The first thing to know about this crazy protein maze is that each protein is measured by it's biological value. Biological value, or BV, measures the amount essential amino acids in a protein. The higher this value, the better the source of protein and the leaner muscles it will produce.
Whey Protein
Like the saying, curds and whey, whey is the watery substance that separates itself from the curds during cheese production. It is a milk by-product and therefore, has lactose. Although, some with mild or moderate lactose intolerance may be able to take whey without any unwanted side effects.
Many protein bars and shakes advertise that they use whey protein because this is the protein with the highest BV with a score of 104. This is a great form of protein for those working out to gain muscle, but should be taken at the right time and from the right source. The benefits of whey protein include reduced stress, lowered cortisol levels, lowered risk of asthma in infants, reduced risk of cancers including colon cancer, improves weight loss, and reduced blood pressure, whey has also been found to reduce the risk of allergies in children when given between birth and 6-months of age. To get all of these health benefits, be sure to take micro-filtered whey; this is they process where whey is separated from milk.
There are two main forms of whey protein, whey isolates and whey concentrate (or just whey). Whey isolates will be absorbed into the body faster and are great to take after a workout for immediate effects for increased lean muscle production, but they lack all the other benefits. For this reason, whey concentrate is better to take throughout the day.
As far as whole proteins go, eggs have the next highest BV with a score of 100. Beef protein has a BV of 80.
Milk Protein
Milk protein ranks just under egg with it's BV. This protein has a BV of 100! Milk protein is also the most common form of protein found in meal replacement shakes, protein bars, and protein powders. Although, there are plenty of these products on the market that have a protein mix- most likely using both milk and whey.
When using milk protein in protein additives like protein powder, you are most likely using a casein protein powder, the most abundant protein in milk. Casein is separated by milk through ultrafiltration. Casein protein is also slowly absorbed into the body, meaning that the amino acids will take longer to absorb, but will keep you full for longer. This form of protein also helps balance protein levels in or body over a longer period of time.

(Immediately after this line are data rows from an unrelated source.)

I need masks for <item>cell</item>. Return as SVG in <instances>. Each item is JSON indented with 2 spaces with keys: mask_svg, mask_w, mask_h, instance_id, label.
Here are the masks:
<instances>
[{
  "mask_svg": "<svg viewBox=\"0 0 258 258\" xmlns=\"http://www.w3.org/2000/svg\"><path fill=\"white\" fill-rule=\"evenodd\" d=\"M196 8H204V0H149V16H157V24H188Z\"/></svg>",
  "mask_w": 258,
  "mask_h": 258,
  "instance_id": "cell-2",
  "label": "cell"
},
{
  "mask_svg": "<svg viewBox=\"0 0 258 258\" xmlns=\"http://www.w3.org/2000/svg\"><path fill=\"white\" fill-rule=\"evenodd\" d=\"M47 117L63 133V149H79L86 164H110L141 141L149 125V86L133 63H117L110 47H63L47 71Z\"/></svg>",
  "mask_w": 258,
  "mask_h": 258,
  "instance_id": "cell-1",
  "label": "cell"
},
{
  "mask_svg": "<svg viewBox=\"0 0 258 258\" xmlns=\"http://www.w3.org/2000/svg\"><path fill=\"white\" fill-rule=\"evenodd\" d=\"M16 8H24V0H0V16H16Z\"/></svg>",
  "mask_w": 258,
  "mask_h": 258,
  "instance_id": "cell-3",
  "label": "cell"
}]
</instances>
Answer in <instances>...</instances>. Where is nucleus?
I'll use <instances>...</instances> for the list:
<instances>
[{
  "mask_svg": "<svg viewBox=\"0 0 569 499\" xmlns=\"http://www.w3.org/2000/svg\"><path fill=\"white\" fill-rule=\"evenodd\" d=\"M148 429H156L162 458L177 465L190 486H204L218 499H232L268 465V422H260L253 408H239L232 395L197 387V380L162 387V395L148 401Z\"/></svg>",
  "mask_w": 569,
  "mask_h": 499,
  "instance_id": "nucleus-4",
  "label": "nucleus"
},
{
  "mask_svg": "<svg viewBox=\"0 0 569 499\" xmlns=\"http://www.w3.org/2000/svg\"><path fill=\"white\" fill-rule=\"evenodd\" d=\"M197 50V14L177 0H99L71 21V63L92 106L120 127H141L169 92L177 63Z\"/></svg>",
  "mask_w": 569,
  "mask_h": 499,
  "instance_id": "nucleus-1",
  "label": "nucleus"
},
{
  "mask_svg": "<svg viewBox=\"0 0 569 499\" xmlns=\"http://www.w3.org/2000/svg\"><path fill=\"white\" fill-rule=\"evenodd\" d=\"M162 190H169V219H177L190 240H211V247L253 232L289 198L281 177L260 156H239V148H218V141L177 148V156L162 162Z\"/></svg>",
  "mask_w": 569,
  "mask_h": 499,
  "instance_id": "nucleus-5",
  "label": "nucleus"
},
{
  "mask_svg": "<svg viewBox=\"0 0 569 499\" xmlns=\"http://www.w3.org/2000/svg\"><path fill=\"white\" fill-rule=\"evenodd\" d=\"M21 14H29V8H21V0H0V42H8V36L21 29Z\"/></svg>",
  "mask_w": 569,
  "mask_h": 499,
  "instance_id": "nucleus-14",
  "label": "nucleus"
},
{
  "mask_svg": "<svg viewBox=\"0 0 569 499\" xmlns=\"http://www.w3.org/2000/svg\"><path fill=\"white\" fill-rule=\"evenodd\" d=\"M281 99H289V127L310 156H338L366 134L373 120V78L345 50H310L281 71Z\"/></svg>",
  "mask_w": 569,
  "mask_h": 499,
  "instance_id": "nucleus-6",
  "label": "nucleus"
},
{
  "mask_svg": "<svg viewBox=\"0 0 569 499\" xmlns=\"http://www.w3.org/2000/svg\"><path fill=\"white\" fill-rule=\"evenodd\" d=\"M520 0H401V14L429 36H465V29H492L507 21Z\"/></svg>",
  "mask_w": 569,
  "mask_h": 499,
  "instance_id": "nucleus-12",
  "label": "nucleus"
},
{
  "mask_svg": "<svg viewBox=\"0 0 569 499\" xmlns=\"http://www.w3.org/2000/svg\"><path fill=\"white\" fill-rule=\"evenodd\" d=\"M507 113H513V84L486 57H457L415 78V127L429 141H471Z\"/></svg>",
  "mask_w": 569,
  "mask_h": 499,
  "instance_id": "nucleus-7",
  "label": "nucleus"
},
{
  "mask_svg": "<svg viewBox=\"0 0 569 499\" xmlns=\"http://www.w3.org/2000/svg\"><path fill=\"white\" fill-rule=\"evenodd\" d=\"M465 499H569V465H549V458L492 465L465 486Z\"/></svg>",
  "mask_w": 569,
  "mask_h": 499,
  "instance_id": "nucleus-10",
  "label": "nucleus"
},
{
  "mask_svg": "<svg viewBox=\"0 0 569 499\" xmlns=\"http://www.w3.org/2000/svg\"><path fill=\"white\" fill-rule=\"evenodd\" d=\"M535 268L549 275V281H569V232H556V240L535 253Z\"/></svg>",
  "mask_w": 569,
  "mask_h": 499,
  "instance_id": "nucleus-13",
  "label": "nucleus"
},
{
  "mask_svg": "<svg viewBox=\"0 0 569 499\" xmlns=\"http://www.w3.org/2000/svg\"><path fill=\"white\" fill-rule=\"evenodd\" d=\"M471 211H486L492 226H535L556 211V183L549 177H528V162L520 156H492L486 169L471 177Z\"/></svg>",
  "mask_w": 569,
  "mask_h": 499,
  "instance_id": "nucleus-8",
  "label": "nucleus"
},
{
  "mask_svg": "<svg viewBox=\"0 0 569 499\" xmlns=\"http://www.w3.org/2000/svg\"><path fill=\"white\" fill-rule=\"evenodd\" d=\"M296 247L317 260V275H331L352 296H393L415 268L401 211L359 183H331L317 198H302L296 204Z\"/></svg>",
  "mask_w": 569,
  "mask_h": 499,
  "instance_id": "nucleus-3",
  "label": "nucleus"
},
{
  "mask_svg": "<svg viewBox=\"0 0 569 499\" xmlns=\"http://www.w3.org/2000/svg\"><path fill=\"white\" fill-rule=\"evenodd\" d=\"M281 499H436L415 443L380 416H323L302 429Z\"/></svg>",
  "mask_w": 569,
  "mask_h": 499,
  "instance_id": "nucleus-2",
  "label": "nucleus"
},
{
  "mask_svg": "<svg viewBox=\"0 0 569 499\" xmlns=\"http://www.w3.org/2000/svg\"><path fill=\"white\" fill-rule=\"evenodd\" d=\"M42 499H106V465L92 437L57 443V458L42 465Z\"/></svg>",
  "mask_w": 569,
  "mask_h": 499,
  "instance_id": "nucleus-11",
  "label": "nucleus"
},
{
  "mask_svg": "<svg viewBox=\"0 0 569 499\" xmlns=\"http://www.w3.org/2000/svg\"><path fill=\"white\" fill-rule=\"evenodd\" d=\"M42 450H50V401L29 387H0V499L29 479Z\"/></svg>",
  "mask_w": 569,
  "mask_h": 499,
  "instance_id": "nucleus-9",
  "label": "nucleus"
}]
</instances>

Since casein is released slower than other proteins, it is no wonder that this form of protein is what we commonly see in meal replacement shakes because of it's weight loss benefits. Whey and casein protein combinations have also been shown to massively increase muscle performance and the growth of lean muscle when taken after a workout.
Soy Protein
Soy protein is among the proteins with the lowest BV, at 49-74 depending on it's base. Bean based soy proteins have the lowest BV. This protein has, however, been shown to help both men and women lower the bad LDL cholesterol while keeping the good HDL cholesterol levels un-touched. Soy has also helped women balance hormone levels during menopause and helps men and women reduce the risks of osteoporosis.
If your goal is muscle growth, soy protein is probably not your BFF.